Summary
Cisco Systems, Inc. (CSCO) filed an 8-K on February 11, 2015, to report its financial results for the second fiscal quarter of 2015, which ended on January 24, 2015. The report primarily serves to furnish the press release detailing these results, which are presented using both Generally Accepted Accounting Principles (GAAP) and non-GAAP measures. Investors should note that Cisco provides non-GAAP figures to offer a clearer view of ongoing operational performance, excluding items such as share-based compensation, acquisition-related intangibles, and other non-recurring or irregular items. The company emphasizes that these non-GAAP metrics are not a substitute for GAAP but are intended to provide useful insights into financial and business trends. A key focus for investors is Cisco's definition and use of free cash flow, which is presented as net cash from operating activities less capital expenditures. Cisco highlights its intent to return a stated percentage of free cash flow to shareholders through dividends and stock repurchases, making this a significant liquidity and shareholder return metric.
Key Highlights
- 1Cisco Systems reported its second fiscal quarter 2015 results on February 11, 2015.

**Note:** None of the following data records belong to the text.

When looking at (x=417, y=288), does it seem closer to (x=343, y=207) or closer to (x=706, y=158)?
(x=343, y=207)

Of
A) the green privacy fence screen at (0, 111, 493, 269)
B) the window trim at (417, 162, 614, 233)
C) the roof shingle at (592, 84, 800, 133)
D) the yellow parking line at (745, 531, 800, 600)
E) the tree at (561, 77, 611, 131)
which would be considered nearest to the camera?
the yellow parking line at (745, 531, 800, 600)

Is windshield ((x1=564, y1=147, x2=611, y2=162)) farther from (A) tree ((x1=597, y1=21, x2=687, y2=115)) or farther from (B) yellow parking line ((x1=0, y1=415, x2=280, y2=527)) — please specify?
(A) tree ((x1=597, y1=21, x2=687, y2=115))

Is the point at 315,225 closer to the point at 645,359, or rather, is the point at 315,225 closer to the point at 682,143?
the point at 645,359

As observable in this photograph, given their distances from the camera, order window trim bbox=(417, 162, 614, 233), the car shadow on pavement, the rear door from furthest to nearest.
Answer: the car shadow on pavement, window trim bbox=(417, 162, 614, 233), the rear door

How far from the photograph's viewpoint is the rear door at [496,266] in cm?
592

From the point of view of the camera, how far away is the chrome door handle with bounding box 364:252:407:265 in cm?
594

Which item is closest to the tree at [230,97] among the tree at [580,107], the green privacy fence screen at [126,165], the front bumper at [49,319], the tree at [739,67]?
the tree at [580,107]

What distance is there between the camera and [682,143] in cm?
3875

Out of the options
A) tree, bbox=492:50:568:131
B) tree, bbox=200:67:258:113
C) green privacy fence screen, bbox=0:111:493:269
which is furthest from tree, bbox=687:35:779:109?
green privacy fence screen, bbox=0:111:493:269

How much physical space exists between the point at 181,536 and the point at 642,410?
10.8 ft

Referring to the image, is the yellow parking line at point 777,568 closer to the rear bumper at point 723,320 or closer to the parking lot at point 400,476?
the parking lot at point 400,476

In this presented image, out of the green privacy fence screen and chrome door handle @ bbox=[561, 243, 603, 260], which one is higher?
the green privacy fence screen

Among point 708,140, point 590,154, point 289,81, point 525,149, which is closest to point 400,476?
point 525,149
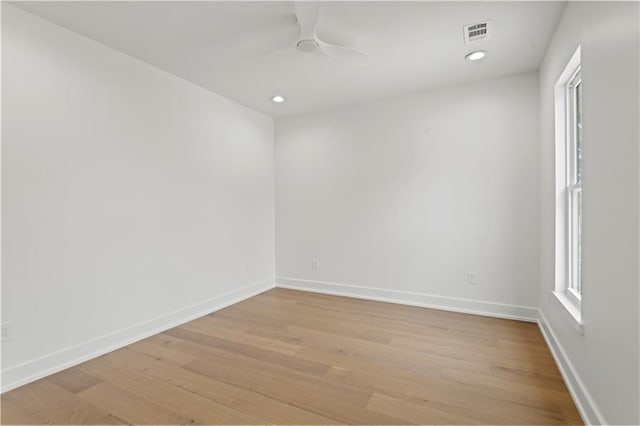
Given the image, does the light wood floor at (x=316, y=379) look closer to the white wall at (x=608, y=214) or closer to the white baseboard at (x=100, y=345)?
the white baseboard at (x=100, y=345)

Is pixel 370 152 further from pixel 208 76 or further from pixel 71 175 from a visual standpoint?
pixel 71 175

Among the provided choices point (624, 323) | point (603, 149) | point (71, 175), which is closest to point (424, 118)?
point (603, 149)

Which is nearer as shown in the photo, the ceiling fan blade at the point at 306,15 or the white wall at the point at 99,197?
the ceiling fan blade at the point at 306,15

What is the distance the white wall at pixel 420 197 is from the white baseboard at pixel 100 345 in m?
1.38

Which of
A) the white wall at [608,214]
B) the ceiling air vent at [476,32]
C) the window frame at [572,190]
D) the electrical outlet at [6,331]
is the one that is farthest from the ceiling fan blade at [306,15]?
the electrical outlet at [6,331]

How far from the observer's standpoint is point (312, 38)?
2252 millimetres

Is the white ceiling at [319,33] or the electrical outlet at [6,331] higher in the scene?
the white ceiling at [319,33]

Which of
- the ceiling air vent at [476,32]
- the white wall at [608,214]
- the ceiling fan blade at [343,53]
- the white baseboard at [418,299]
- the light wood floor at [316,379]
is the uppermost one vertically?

- 2The filing includes a press release (Exhibit 99.1) detailing the financial performance for the quarter ended January 24, 2015.
- 3The company presented both GAAP and non-GAAP financial measures, providing explanations for the adjustments made.
- 4Key exclusions for non-GAAP reporting include share-based compensation, amortization of acquisition-related intangibles, and acquisition/divestiture costs.
- 5Cisco defines and utilizes free cash flow (operating cash flow less capital expenditures) as a key liquidity measure.
- 6The company intends to return a portion of free cash flow to shareholders via dividends and share repurchases.